Foreign nationals can finance US rental property through a structure built around two elements: a US limited liability company (LLC) that holds the property and takes on the financing, and a DSCR loan that qualifies on the property's rental income rather than the borrower's personal finances. Together they let an investor based outside the United States access financing on terms comparable to what a US investor receives, without an SSN, US credit history, or US tax returns.

This entry walks through why the financing is made to the entity, the steps to set the entity up, how a DSCR loan qualifies, and what a typical structure looks like.

Why the loan goes to a US LLC, never to the individual

Financing for foreign-national investors is made to a US LLC, not to a person. The reason is regulatory: a loan secured by a one-to-four-unit or commercial property and made to an individual for personal use falls under US consumer lending rules, with their attendant disclosures and qualification requirements. A loan made to a business entity for an income-producing property is a business-purpose loan, which sits outside that consumer framework.

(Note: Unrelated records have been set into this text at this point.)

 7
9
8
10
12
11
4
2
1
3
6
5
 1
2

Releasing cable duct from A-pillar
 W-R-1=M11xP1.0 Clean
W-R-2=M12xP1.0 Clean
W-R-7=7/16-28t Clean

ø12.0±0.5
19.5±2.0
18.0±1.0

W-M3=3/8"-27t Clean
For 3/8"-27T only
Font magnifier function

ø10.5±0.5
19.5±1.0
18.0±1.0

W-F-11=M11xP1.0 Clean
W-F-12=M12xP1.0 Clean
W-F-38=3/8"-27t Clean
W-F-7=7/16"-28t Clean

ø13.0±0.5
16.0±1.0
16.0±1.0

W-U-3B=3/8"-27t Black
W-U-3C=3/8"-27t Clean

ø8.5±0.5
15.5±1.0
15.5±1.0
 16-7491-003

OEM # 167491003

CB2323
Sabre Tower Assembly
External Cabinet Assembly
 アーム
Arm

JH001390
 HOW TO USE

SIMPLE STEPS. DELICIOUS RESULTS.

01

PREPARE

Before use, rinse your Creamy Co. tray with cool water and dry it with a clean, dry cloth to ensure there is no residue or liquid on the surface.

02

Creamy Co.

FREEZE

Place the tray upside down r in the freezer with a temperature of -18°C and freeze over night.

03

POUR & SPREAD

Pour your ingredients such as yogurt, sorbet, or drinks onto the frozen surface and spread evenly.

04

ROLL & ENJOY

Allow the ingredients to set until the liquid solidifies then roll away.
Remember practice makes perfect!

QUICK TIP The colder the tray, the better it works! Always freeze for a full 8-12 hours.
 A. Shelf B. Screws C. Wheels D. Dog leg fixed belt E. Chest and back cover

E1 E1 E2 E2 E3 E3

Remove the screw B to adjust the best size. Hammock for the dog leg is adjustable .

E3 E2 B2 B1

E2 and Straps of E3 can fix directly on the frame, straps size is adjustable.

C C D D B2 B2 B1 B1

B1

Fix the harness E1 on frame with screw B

Holding the asset in an LLC keeps the financing clearly business purpose, which is what makes entity-level, cash-flow-based qualification possible in the first place. It also gives the investor a single US entity that owns the asset, holds the bank account, and signs the loan documents. For these reasons the loan is structured to the LLC, and the individual typically provides a personal guaranty rather than borrowing directly.

Steps to set up the structure

  • Form a US LLC. The entity is usually formed either in the state where the property sits or in a lender-friendly state, depending on the investor's plans and the lender's preference. Many investors use vetted partners to handle filing and registered-agent requirements.
  • Obtain an EIN. An Employer Identification Number is the entity's federal tax ID and can be obtained for a foreign-owned LLC without the owner having an SSN. The EIN is needed to open banking and to complete the loan file.
  • Open a US business bank account. The account is opened in the LLC's name and is where loan proceeds, rental income, and reserves flow. Some banks accommodate foreign owners remotely; others require an in-person step, which is another area where a partner can help.
  • Fund the account. The investor moves the down-payment and reserve funds into the LLC account ahead of closing, so the file shows the entity holding the capital it will deploy.

How a DSCR loan qualifies

DSCR stands for debt-service-coverage ratio: the property's expected rental income divided by the financing payment plus taxes, insurance, and any association dues. The loan qualifies on that ratio. If the rent covers the debt service, the property supports the loan.

This is why the structure works for a foreign national. Qualification looks at the asset, not at US personal income, US credit scores, or US tax filings. The borrower's job is to document the entity, the funds, and their identity, while the property itself carries the qualification.

What you provide

  • Bank statements showing the funded LLC account and reserves.
  • Proof of the formed US LLC and its EIN.
  • Identity documents and source-of-funds evidence for know-your-customer (KYC) and anti-money-laundering checks.
  • Property-level information used to establish the rental income behind the DSCR calculation.

Typical structure and terms

Foreign-national DSCR financing commonly runs from roughly $1M to $5M per property, with leverage often reaching about 80 percent of value on stabilized rental assets and 30-year repayment options available. Exact ranges depend on the property, the market, and the lender, so treat these as general market figures rather than a fixed quote.

The headline point is that the terms a fundable foreign national receives are broadly the same as those a US investor receives on the same property. The LLC and DSCR structure exists to put an overseas investor on comparable footing, not on worse footing. Vetted partners can assist with formation, the EIN, and US banking so that the entity is ready before the loan goes into underwriting.